Copying rule for the data below: pictures stay out, and only the lines from the one with "DD SAPTAGIRI-GOVT OF" down to the one with "Блеск и Питание", inclusive, are repeated exactly.
── Provided data ──
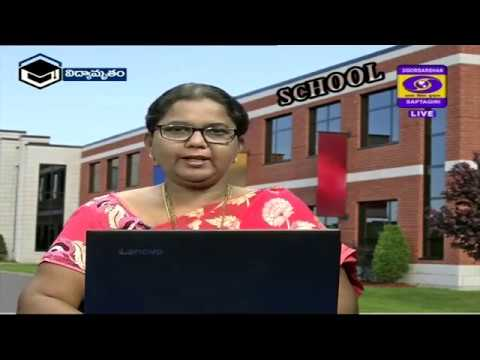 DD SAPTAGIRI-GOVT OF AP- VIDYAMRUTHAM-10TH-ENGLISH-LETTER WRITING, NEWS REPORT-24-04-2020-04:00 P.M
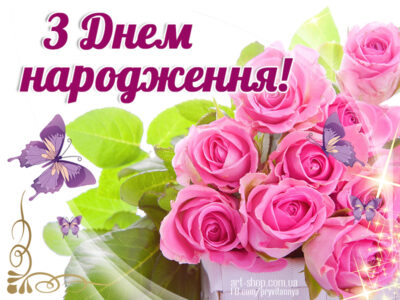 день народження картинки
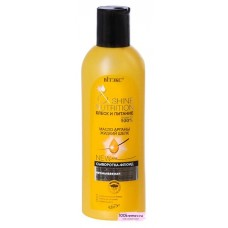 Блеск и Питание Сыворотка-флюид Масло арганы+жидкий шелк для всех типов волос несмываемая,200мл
───
── Provided data ──
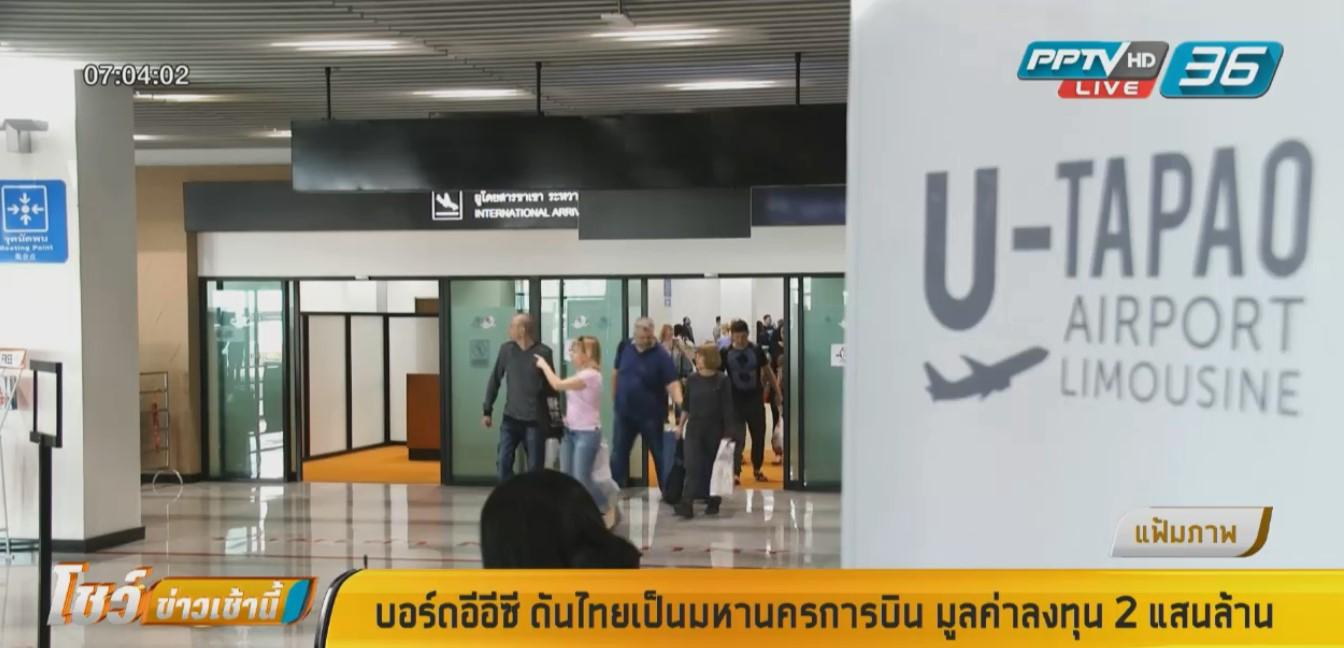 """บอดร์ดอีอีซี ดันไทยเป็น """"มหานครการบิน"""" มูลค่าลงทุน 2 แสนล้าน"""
───
### Output below
 DD SAPTAGIRI-GOVT OF AP- VIDYAMRUTHAM-10TH-ENGLISH-LETTER WRITING, NEWS REPORT-24-04-2020-04:00 P.M
 день народження картинки
 Блеск и Питание Сыворотка-флюид Масло арганы+жидкий шелк для всех типов волос несмываемая,200мл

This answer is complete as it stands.